■ Study text

**********

American former pornographic actress (born 1987)

Brittni De La Mora ( born April 1, 1987), known professionally as Jenna Presley, is an American former pornographic film actress. After leaving the pornographic film industry in 2012, she became an evangelical Christian preacher in San Diego.

==Pornographic film career==
While in college and working at a Santa Barbara strip club, a few producers asked De La Mora if she was interested in making "romance movies". De La Mora entered the adult film industry in September 2005 when she was 18 years old under the name Jenna Presley. In 2010, she was named by Maxim as one of the 12 top female stars in porn. Complex ranked her 17th on its list of "The Top 100 Hottest Porn Stars (Right Now)" in 2011.

During her time in the adult film industry, Presley used crystal meth, heroin, and cocaine (to try to lose weight), as well as ecstasy and oxycontin. She witnessed her boyfriend being fatally stabbed by a motorcycle gang.

**********

■ Information provided
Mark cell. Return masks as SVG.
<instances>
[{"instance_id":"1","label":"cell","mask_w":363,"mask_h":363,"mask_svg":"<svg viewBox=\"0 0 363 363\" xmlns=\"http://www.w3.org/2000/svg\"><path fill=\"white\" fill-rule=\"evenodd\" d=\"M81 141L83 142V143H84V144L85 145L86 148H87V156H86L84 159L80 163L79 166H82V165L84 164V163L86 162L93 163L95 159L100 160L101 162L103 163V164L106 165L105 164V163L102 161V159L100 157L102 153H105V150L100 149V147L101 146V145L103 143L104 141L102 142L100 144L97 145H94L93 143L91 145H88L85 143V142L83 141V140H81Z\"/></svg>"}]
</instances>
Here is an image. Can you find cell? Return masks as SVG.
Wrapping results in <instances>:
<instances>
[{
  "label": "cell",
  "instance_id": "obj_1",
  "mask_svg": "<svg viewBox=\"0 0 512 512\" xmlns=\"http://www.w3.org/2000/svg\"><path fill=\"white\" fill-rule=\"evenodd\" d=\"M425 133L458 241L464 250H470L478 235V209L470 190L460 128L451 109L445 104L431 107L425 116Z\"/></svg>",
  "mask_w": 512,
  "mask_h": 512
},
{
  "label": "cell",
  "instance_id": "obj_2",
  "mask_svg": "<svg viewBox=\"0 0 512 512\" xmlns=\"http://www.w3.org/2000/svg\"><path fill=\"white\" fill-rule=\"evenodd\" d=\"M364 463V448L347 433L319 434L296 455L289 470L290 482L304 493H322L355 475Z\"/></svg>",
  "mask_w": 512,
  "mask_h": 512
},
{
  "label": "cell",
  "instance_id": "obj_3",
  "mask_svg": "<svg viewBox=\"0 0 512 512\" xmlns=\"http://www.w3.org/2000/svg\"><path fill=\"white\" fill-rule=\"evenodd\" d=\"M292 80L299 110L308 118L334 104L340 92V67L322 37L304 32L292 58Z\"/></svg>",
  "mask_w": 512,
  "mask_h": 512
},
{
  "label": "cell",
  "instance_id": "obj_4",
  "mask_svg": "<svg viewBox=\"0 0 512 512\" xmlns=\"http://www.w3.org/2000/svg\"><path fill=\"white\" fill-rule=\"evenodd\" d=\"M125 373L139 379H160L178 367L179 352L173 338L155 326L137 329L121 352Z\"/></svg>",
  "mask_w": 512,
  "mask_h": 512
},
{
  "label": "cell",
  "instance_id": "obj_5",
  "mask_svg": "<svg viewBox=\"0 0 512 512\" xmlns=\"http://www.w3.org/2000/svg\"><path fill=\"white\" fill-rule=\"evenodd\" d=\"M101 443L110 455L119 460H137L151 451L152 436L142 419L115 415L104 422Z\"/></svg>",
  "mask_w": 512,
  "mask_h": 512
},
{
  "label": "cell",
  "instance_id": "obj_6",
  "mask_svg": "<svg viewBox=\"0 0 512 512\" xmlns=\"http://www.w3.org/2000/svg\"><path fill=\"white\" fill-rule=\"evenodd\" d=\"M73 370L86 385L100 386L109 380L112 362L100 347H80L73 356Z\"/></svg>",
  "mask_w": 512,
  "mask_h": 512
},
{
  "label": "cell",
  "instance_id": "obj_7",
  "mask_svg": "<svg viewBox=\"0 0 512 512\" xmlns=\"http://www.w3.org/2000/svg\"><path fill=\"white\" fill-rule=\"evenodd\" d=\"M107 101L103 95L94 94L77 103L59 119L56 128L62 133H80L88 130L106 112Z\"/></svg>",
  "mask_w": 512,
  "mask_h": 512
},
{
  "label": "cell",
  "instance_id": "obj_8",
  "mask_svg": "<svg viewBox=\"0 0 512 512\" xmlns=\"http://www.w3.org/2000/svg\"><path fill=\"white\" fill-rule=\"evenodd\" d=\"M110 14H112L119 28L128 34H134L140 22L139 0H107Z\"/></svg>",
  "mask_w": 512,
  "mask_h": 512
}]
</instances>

**********

■ Work item A
In the biography of Brittni De La Mora, when did she enter the adult film industry?
■ Work item B
Extend the biography of Brittni De La Mora beyond its final sentence.

■ Answer space A
September 2005, when she was 18 years old.

■ Answer space B
Inspired by Rachel Collins, a Christian pastor at XXXChurch, De La Mora left the adult film industry in December 2012 after she completed her last scene in Las Vegas.

==Evangelical preaching==
After leaving the pornographic film industry in 2012, De La Mora began preaching at the evangelical Cornerstone Church of San Diego.
In August 2013, she appeared on The View with Craig Gross, a pastor at XXXChurch, to discuss her conversion to Christianity.

==Personal life==
She married Richard De La Mora, a pastor at Cornerstone Church, in 2016. As of 2018, they reside in San Diego.